Non sapevo cosa dire. Mi guardai in giro per la stanza e poi fissai il pavimento. Vidi che il taccuino era caduto sul tappeto finendo sotto la scrivania. Billy se ne accorse nello stesso momento e credo che percepì la preoccupazione nei miei occhi perché si precipitò a raccoglierlo. Cercai di strapparglielo ma il suo sguardo stava già correndo lungo la pagina. Mentre lo teneva fuori dalla mia portata, l’espressione gli si irrigidì. Dopo un po’, lesse ad alta voce.

 

Ho bisogno di fare esperienza per scrivere bene. I voli di fantasia mi portano solo fino a un certo punto. E, quando si tratta di sesso, di certo niente batte l’esperienza. Dopo il primo tentativo mi sento insicura e turbata ma inizio a capire la vasta esperienza che Billy mi offre. È un’occasione perfetta per dare profondità ai miei personaggi.

 

Chinai la testa e mi morsi l’interno della guancia.

«Ma guarda. Non hai niente da dire?». Si stava strozzando con le parole e si alzò di colpo. «Porco mondo! Come hai potuto, Emma?».

Io scossi il capo. Tutto ciò che desideravo era nascondere la mia faccia rossa, ma riuscii a guardarlo. «Mi dispiace».

«Allora si trattava solo di questo? Un’occasione per dare profondità ai tuoi personaggi?». Sputò le parole.

«No, mi è piaciuto», borbottai senza riuscire a farlo sembrare vero.

Lui sedette in fondo al letto con l’aria di chi è stato ferito fin nell’anima. “Ti prego, non piangere”, pensai. Le mie ragioni erano complicate e non erano del tutto chiare nemmeno a me, quindi come potevo spiegarle a lui? I ragazzi non capiscono come tu possa desiderare qualcosa con tutta te stessa ma poi, quando succede, scopri che dopo tutto non la volevi. Perlopiù loro pensano alla squadra del cuore e ad andare alle partite col padre. Anche Billy faceva quelle cose ma era diverso dagli altri, o così pensavo.

«Billy», esordii tentando di giustificarmi nonostante l’occhiata ultradiffidente che mi rivolse e che per poco non mi zittì. «Voglio fare la scrittrice, quindi in un certo senso tutto quel che faccio ha due livelli».

Mi guardò fisso, il dolore negli occhi. «Non è così che funzionano le cose, Em».

«Cosa vuoi dire?»

«Devi vivere la tua vita per il gusto di viverla, e dopo scriverne.
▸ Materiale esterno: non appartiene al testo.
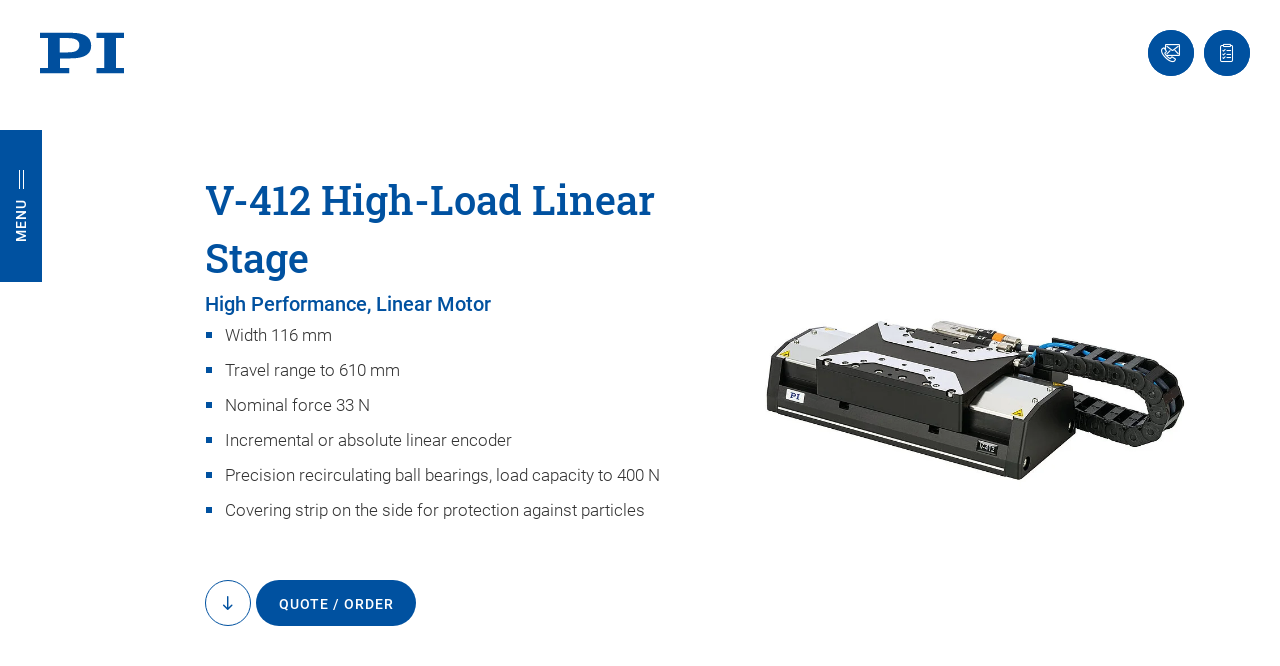

--- FILE ---
content_type: application/javascript; charset=utf-8
request_url: https://www.pi-usa.us/build/9340.ea3259e1.js
body_size: -46
content:
"use strict";(self.webpackChunkav_physikinstrumente=self.webpackChunkav_physikinstrumente||[]).push([[9340],{9340:(e,s,n)=>{n.r(s),n.d(s,{default:()=>u});var t=n(4692);const u=n.n(t)()}}]);

--- FILE ---
content_type: application/javascript; charset=utf-8
request_url: https://www.pi-usa.us/build/3458.a4541972.js
body_size: 1424
content:
"use strict";(self.webpackChunkav_physikinstrumente=self.webpackChunkav_physikinstrumente||[]).push([[3458],{3458:(t,e,o)=>{o.r(e),o.d(e,{default:()=>l});o(2675),o(9463),o(2259),o(5700),o(113),o(3792),o(739),o(9572),o(4170),o(2892),o(4185),o(6099),o(7764),o(2953);var a=o(4692);function n(t){return n="function"==typeof Symbol&&"symbol"==typeof Symbol.iterator?function(t){return typeof t}:function(t){return t&&"function"==typeof Symbol&&t.constructor===Symbol&&t!==Symbol.prototype?"symbol":typeof t},n(t)}function i(t,e){for(var o=0;o<e.length;o++){var a=e[o];a.enumerable=a.enumerable||!1,a.configurable=!0,"value"in a&&(a.writable=!0),Object.defineProperty(t,d(a.key),a)}}function r(t,e,o){return(e=d(e))in t?Object.defineProperty(t,e,{value:o,enumerable:!0,configurable:!0,writable:!0}):t[e]=o,t}function d(t){var e=function(t,e){if("object"!=n(t)||!t)return t;var o=t[Symbol.toPrimitive];if(void 0!==o){var a=o.call(t,e||"default");if("object"!=n(a))return a;throw new TypeError("@@toPrimitive must return a primitive value.")}return("string"===e?String:Number)(t)}(t,"string");return"symbol"==n(e)?e:e+""}var l=function(){return t=function t(e){!function(t,e){if(!(t instanceof e))throw new TypeError("Cannot call a class as a function")}(this,t),r(this,"sources",void 0),r(this,"addSelector",".adddownloadtocart"),r(this,"removeFromFormSelector",".removefromform"),r(this,"formInputSelector",".downloadcartinput"),this.sources=e,this.initialize=this.initialize.bind(this),a(document).on("pi-download-initialize",this.initialize),a(document).on("articleloader.newcontent",this.initialize),this.initButtons(),this.doAjax("init",0)},(e=[{key:"initialize",value:function(){this.doAjax("init",0)}},{key:"initButtons",value:function(){var t=this;a(document).on("click touchend",this.addSelector,function(e){e.preventDefault();var o=a(this);return o.hasClass("incart")?t.removeFromCart(o):t.addToCart(o),!1}),a(document).on("click touchend",this.removeFromFormSelector,function(e){return e.preventDefault(),t.removeFromForm(a(this)),!1})}},{key:"addToCart",value:function(t){var e=t.data("download"),o=t.data("file");e&&o&&this.doAjax("add",e,o)}},{key:"removeFromCart",value:function(t){var e=t.data("download"),o=t.data("file");e&&o&&this.doAjax("remove",e,o)}},{key:"removeFromForm",value:function(t){var e=t.parents(".powermail_fieldwrap_downloadcart").first().find(this.formInputSelector),o=e.data("download");if(o[t.data("download")]){delete o[t.data("download")],e.attr("data-download",JSON.stringify(o)),t.parents(".download_list").first().remove();var a=t.data("download"),n=t.data("file");a&&n&&this.doAjax("remove",a,n)}}},{key:"doAjax",value:function(t,e,o){var n=this;if(!this.sources[t])throw'missing source for action "'+t+'"';a.post({url:this.sources[t],data:{tx_avphysikinstrumente_downloadcart:{downloadUid:e,fileUid:o}},success:function(t){n.processAjaxResonse(t)},error:function(t,e,o){n.processAjaxError(t,e,o)}})}},{key:"processAjaxResonse",value:function(t){this.cartList=t.items,a("#page_main .adddownloadtocart").removeClass("incart"),a("#page_main .language_selector").removeAttr("disabled"),a("#page_main .adddownloadtocart [data-add-download-button]").show(),a("#page_main .adddownloadtocart [data-remove-download-button]").hide(),a("#page_main [data-email-download][data-file]").hide();for(var e=0;e<this.cartList.length;e++){var o=t.items[e],n=a('#page_main .adddownloadtocart[data-download="'+o.uid+'"][data-file="'+o.fileUid+'"]'),i=a('#page_main [data-email-download][data-file="'+o.fileUid+'"]'),r=n.data("language");n.addClass("incart"),n.find("[data-remove-download-button]").show(),i.show(),n.find("[data-add-download-button]").hide();var d=a('#page_main .language_selector[data-download-uid="'+o.uid+'"]');d.val(r).change(),d.attr("disabled","disabled")}}},{key:"processAjaxError",value:function(t,e,o){"object"==("undefined"==typeof console?"undefined":n(console))&&console.log(e+" - "+o)}}])&&i(t.prototype,e),o&&i(t,o),Object.defineProperty(t,"prototype",{writable:!1}),t;var t,e,o}()}}]);

--- FILE ---
content_type: application/javascript; charset=utf-8
request_url: https://www.pi-usa.us/build/0.8993ba62.js
body_size: 97
content:
"use strict";(self.webpackChunkav_physikinstrumente=self.webpackChunkav_physikinstrumente||[]).push([[0],[(t,a,n)=>{n.r(a),n.d(a,{init:()=>s});n(1629),n(6099),n(3500);var e=n(6347),i=n(4692),c=n.n(i);function s(t,a){var n=c()(t),i=n.offset().top+n.height()-95;new e.A(t,i),void 0!==a&&a.forEach(function(t){var a=c()(t).attr("data-tablabel");c()(t).on("click",function(){e.A.activateTabByLabel(a,!0,!0,!1)})})}}]]);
Non puoi vivere la vita solo per scriverla. Non funziona, Em».

«Ma non posso fare entrambe le cose?».

Billy fece spallucce. «Mi hai usato, Emma, e mi hai fatto credere di piacerti davvero».

«Mi piacevi… mi piaci».

Lui tirò su col naso e scosse la testa con uno sguardo più distante, come se avesse preso una decisione. «Non puoi trattare così la gente. È stato disonesto».
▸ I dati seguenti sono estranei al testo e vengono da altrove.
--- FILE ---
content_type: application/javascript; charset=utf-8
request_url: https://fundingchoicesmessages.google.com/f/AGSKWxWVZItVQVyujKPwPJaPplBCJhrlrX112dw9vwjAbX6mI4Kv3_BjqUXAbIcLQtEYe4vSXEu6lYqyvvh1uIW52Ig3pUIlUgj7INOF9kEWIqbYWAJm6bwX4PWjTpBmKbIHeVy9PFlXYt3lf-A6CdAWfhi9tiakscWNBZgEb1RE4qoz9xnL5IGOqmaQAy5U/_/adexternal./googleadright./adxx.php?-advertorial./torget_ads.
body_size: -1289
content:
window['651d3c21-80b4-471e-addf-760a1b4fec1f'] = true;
Si alzò e si avvicinò alla finestra.

«Meglio spegnere il fuoco. Trovo da solo l’uscita».

Aveva un’espressione talmente ostile che non riuscii a trattenere le lacrime.

«Le lacrime non funzionano, Em. Non avrei mai pensato che fossi una stronza calcolatrice. Di’ a tuo padre di trovarsi un altro giardiniere».

Quando se ne andò, andai alla finestra. Billy pestò sul fuoco sino a ridurlo a semplici braci. Restai a guardarlo mentre usciva dal giardino e dalla mia vita a testa alta, quindi mi osservai allo specchio.

Gli occhi azzurri cerchiati di rosso e l’incarnato pallido, chiazzato. Più che mai simile a Bertha Mason, e di certo non una bellezza abbagliante. Billy era il mio unico vero amico quando tornavo da scuola ed ero riuscita a farmi odiare. Mi sentii piena di vergogna. Non sapevo come avrei potuto rimediare. Non mi piacevo e non mi sentivo all’altezza, come se sfiorando appena qualcosa di adulto avessi risvegliato dei sentimenti che non ero in grado di gestire. E quel che avevo scritto non era nemmeno vero. Mi era piaciuto stare con Billy. Semplicemente non ero pronta a portare le cose più in là ed ero troppo stupida per dirlo.

Dovevo fare qualcosa che mi facesse sentire meglio, impegnarmi, preparare una gelatina di frutta o un biancomangiare per Fleur, rassettare la cucina per papà. Non era molto e non avrebbe fatto di me una brava persona, ma avrebbe potuto non farmi sentire così orribile. Ogni volta che pensavo a Billy dovevo asciugarmi gli occhi. Non sopportavo l’idea di averlo ferito. Soprattutto mi chiedevo quanto ci volesse per vendere una casa e se avrei avuto tempo di fare la pace con lui prima che fosse troppo tardi.